Получение чистой культуры и умение установить ее видовую принадлежность в медицинской микробиологии имеют первостепенное значение. При выполнении этой задачи следует иметь в виду, что в патологических материалах возбудитель заболевания, как правило, находится в ассоциации с банальной (посторонней) микрофлорой. Следовательно, для его изоляции гной, мокроту, осадки мочи, испражнения и прочие экскреты необходимо засеять так, чтобы получить колонии. С этой целью бактериальной петлей или шпателем материалы засевают на агаризованные среды в чашках Петри. Выросшие колонии после детального изучения пересевают на скошенные и жидкие среды для накопления биомассы.
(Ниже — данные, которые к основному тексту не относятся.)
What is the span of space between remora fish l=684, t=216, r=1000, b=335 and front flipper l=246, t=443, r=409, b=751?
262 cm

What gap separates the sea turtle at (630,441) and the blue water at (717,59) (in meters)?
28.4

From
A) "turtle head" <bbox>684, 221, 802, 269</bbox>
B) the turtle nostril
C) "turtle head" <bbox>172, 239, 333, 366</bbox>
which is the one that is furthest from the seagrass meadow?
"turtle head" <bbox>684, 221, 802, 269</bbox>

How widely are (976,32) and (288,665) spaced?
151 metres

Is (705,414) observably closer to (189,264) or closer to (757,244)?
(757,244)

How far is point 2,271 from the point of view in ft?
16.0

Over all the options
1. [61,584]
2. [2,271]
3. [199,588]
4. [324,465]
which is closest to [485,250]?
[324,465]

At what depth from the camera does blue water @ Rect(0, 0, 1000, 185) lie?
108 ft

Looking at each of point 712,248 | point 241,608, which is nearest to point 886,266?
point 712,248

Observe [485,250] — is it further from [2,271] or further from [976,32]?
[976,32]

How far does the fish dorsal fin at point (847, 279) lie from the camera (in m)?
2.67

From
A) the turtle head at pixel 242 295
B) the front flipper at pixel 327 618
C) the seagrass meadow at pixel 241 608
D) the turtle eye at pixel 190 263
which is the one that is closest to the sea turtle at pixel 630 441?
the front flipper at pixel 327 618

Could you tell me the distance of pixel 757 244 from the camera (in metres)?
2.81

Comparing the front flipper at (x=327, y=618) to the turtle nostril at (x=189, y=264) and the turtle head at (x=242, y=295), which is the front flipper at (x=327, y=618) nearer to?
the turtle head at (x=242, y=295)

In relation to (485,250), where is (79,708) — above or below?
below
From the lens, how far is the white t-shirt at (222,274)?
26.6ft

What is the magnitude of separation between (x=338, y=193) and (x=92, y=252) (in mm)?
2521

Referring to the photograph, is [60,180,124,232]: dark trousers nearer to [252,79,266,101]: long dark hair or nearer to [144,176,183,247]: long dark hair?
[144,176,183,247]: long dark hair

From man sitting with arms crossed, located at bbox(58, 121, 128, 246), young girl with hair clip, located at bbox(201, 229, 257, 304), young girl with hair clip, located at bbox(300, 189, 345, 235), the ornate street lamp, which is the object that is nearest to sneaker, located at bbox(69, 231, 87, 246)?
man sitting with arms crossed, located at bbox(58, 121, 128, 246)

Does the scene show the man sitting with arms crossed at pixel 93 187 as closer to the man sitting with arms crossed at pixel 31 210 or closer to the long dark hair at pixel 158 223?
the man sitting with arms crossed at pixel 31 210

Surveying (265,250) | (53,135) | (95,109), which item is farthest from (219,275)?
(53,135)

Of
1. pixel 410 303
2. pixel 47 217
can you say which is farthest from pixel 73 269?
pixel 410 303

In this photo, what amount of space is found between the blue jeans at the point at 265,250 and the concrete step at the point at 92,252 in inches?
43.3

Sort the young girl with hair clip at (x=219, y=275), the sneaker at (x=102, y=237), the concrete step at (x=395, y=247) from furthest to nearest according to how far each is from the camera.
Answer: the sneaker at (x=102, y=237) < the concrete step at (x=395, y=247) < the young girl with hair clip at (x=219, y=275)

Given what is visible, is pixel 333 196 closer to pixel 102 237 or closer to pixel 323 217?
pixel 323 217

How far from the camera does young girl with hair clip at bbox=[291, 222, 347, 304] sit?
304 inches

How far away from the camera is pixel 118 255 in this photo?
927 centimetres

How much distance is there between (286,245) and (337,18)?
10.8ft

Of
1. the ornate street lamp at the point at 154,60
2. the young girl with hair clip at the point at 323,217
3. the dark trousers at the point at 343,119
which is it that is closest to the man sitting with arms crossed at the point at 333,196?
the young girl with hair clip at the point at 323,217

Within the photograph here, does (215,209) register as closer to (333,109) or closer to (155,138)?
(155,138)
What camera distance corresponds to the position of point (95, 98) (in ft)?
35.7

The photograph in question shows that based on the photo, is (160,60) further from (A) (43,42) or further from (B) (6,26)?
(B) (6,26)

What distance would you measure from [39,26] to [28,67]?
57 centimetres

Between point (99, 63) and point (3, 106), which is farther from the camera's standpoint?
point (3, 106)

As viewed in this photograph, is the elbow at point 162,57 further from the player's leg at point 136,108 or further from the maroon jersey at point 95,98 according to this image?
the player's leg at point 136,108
В процессе накопления исследуются культуральные свойства чистой культуры (I этап идентификации вида).

Окончательное заключение о природе чистой культуры (вида) делают только после всестороннего изучения биохимических свойств, которые тесно переплетены с культуральными; серологических реакций (действие специфических сывороток); фагочувствительности культуры и ее патогенности для экспериментальных животных (II этап идентификации). При этом следует учитывать некоторые различия в выборе метода получения чистых культур аэробных и анаэробных бактерий.

Выделение и изучение культуральных свойств бактерий–аэробов

Рис. 18. Термостат

Бактерии–аэробы выращивают в обычных условиях кислородной среды при температуре 37С в термостате (рис. 18). Схематично начальный этап исследования материала можно представить следующим образом.

Первый день исследования. Изучаемый материал микроскопируют и высевают на плотную среду в чашки Петри шпателем или бактериальной петлей (в отдельных случаях – в жидкую среду обогащения). Посевы помещают в термостат на 18–24 ч при температуре 37С.

Второй день исследования. На извлеченных из термостата чашках Петри с посевами изучают специфические признаки выросших на поверхности питательной среды колоний.

1. Вначале рассматривают их невооруженным глазом со стороны дна чашки Петри в проходящем свете. Если имеются два различных вида колоний, их нумеруют и описывают каждую в отдельности. В протоколе отмечают следующие данные: а) размеры колоний (крупная – 4–5 мм в диаметре и более, средняя –2–4 мм, мелкая – 1–2 мм, карликовая – менее 1 мм); б) форму очертаний (правильно или неправильно округлая, розеткообразная, ризоидная и др.); в) степень прозрачности (непрозрачная, полупрозрачная, прозрачная).

2. Далее колонии описывают в отраженном свете со стороны крышки, отмечая: а) цвет (бесцветная, пигментированная); б) поверхность (гладкая, блестящая, влажная или морщинистая, матовая, сухая); в) положение на питательной среде (возвышающаяся над средой, погруженная или сливающаяся с ней, плотно прилегающая к среде, уплощенная).

3. Приступают к микроскопическому изучению структуры колоний. Чашку Петри устанавливают вверх дном на предметном столике микроскопа, опускают конденсор и объективом х8 изучают: а) характер краев (ровные, волнистые, зазубренные, бахромчатые); б) структуру (гомогенная или аморфная, зернистая, волокнистая).

Из колонии готовят мазок, окрашивают по Граму и микроскопируют. Остаток колонии пересевают на скошенный агар для получения чистой культуры в достаточном количестве. Пробирки с посевами помещают в термостат на 18–24 ч при температуре 37 °С.

Техника посева колонии на скошенный агар. Чашку Петри с отмеченной колонией берут в левую руку. Бактериальную петлю держат ближе к концу петледержателя и фиксируют руку, опираясь мизинцем о борт чашки. Снимают петлей остаток отмеченной колонии, чашку Петри вкладывают в крышку и засевают скошенный агар.